Google just fixed a flaw in their desktop search product, one that could’ve allowed an attacker to search their computer for anything and possibly could’ve allowed them to take over their computer by running malicious code. This vulnerability was first reported to Google on January 4th and was patched by Google on February 1st, long before the public even knew about it. Google is automatically updating their software, but if you are worried you can download their latest version by following this link , where you can also download other free software from Google.

In addition to its bug fix, Google has added, “another layer of security checks to the latest version of Google Desktop to protect users from similar vulnerabilities in the future,” Schnitt said. “We have received no reports that this vulnerability was exploited,” he added.

For this attack to work, the criminal would have to first go through a number of steps, including hacking to find a cross site scripting vulnerability on the Web site — something that has been done several times in the past year, according to Watchfire.

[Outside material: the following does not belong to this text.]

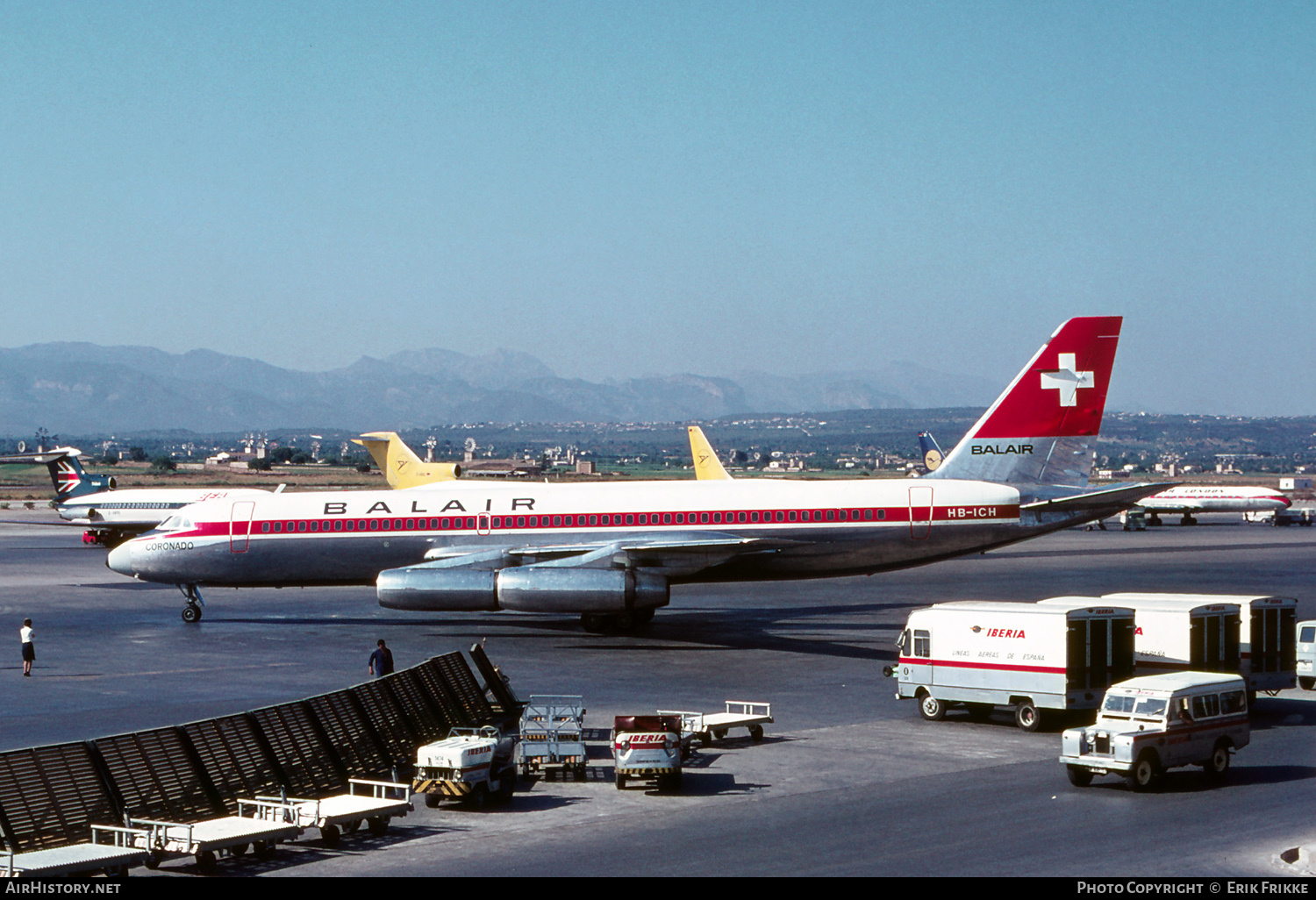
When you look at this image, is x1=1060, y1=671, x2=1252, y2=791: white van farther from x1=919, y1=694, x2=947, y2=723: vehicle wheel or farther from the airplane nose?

If successful, however, the attack would be devastating. A criminal could search for anything on the computer or even take over the victim’s computer by tricking Google desktop into running malicious software stored on another computer, Watchfire claims. Source: Google patches serious desktop flaw

Sounds like a lot of steps to exploit a vulnerability like this one, but, as the article said, several cross site scripting vulnerabilities were discovered on Google last year alone. This just goes to show what can, and WILL, eventually happen as the desire for companies to own users desktops with their little applications, the more stuff you have running on your computer, the more stuff has access to the internet, the more trouble we will eventually have. Google search is great, but will not be running on my computers, who needs that kind of search power on their desktop anyway, doesn’t everyone just throw everything in folders in MyDocuments anyway?